#### Input
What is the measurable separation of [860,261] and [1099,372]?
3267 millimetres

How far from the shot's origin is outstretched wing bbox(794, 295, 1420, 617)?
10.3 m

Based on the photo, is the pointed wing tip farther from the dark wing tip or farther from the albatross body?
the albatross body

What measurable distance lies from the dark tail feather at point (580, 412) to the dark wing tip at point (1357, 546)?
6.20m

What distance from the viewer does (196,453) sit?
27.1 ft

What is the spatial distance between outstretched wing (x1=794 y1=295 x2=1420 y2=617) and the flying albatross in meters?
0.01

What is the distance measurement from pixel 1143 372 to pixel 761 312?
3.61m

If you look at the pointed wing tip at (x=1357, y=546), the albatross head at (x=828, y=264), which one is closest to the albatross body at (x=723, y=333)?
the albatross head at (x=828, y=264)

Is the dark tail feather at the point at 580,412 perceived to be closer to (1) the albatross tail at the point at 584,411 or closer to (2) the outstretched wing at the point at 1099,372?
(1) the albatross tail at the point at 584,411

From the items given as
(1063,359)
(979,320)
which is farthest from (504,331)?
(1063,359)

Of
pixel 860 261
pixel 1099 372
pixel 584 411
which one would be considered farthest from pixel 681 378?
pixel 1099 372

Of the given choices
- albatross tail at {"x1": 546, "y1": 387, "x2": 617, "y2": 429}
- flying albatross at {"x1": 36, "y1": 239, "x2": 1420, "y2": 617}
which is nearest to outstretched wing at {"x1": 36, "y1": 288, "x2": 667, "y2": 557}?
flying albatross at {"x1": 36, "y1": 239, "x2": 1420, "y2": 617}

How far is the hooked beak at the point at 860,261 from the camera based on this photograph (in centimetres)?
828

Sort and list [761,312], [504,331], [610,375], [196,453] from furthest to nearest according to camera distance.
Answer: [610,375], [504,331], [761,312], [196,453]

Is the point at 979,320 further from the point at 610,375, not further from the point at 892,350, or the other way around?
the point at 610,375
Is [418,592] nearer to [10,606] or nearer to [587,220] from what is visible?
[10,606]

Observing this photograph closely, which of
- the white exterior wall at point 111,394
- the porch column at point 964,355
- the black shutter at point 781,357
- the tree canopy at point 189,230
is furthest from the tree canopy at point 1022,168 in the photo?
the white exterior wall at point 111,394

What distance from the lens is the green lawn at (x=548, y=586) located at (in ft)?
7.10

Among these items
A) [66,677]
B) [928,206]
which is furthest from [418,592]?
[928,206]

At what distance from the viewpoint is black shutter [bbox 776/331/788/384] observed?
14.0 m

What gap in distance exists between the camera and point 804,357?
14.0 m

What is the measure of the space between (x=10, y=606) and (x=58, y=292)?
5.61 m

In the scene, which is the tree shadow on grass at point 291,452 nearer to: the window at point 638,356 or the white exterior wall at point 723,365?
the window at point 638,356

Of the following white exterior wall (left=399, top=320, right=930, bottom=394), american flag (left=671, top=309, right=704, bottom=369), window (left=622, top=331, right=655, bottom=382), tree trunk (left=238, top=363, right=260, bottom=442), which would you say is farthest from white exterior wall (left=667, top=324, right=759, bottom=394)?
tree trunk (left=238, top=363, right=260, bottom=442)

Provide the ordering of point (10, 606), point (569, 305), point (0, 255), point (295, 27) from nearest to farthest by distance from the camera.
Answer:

#### Given task
The records above should be returned exactly.

#### Response to the exercise
What is the measurable separation of [860,261] and [1099,372]?
3267 millimetres

How far from the shot's origin is outstretched wing bbox(794, 295, 1420, 617)?
10.3 m

Based on the photo, is the pointed wing tip farther from the dark wing tip or farther from the albatross body?
the albatross body

What measurable distance lies from the dark tail feather at point (580, 412) to the dark wing tip at point (1357, 546)?
6.20m

What distance from the viewer does (196,453) sit?
27.1 ft

What is the spatial distance between outstretched wing (x1=794 y1=295 x2=1420 y2=617) and the flying albatross in meters?
0.01

What is the distance measurement from pixel 1143 372 to pixel 761 312?
3.61m

If you look at the pointed wing tip at (x=1357, y=546), the albatross head at (x=828, y=264), which one is closest to the albatross body at (x=723, y=333)?
the albatross head at (x=828, y=264)

Is the dark tail feather at the point at 580,412 perceived to be closer to (1) the albatross tail at the point at 584,411 or closer to (2) the outstretched wing at the point at 1099,372?
(1) the albatross tail at the point at 584,411

From the items given as
(1063,359)
(979,320)
which is farthest from (504,331)?
(1063,359)

Of
pixel 860 261
pixel 1099 372
pixel 584 411
which one would be considered farthest from pixel 681 378?
pixel 1099 372

Of the given choices
- albatross tail at {"x1": 546, "y1": 387, "x2": 617, "y2": 429}
- flying albatross at {"x1": 36, "y1": 239, "x2": 1420, "y2": 617}
which is nearest to outstretched wing at {"x1": 36, "y1": 288, "x2": 667, "y2": 557}?
flying albatross at {"x1": 36, "y1": 239, "x2": 1420, "y2": 617}

How far is the hooked beak at the point at 860,261 from the camera based on this photograph (in centimetres)?
828

Sort and list [761,312], [504,331], [610,375], [196,453] from furthest to nearest according to camera distance.
Answer: [610,375], [504,331], [761,312], [196,453]

Is the point at 979,320 further from the point at 610,375, not further from the point at 892,350, or the other way around?
the point at 610,375
Is [418,592] nearer to [10,606] or nearer to [587,220] from what is visible?
[10,606]

Observing this photograph closely, which of
- the white exterior wall at point 111,394
- the porch column at point 964,355
- the black shutter at point 781,357
- the tree canopy at point 189,230
is furthest from the tree canopy at point 1022,168 in the photo?
the white exterior wall at point 111,394

What distance from the lens is the green lawn at (x=548, y=586) located at (in ft)?
7.10

Among these items
A) [66,677]
B) [928,206]
which is furthest from [418,592]?
[928,206]

At what distance from the viewpoint is black shutter [bbox 776/331/788/384] observed?
14.0 m

What gap in distance exists between the camera and point 804,357?
14.0 m

What is the measure of the space between (x=10, y=606) and (x=58, y=292)?
5.61 m

In the scene, which is the tree shadow on grass at point 291,452 nearer to: the window at point 638,356 or the white exterior wall at point 723,365?
the window at point 638,356

Of the following white exterior wall (left=399, top=320, right=930, bottom=394), american flag (left=671, top=309, right=704, bottom=369), window (left=622, top=331, right=655, bottom=382), tree trunk (left=238, top=363, right=260, bottom=442), which would you say is farthest from white exterior wall (left=667, top=324, right=759, bottom=394)?
tree trunk (left=238, top=363, right=260, bottom=442)

Provide the ordering of point (10, 606), point (569, 305), point (0, 255), point (295, 27) from nearest to farthest by distance from the camera.
Answer:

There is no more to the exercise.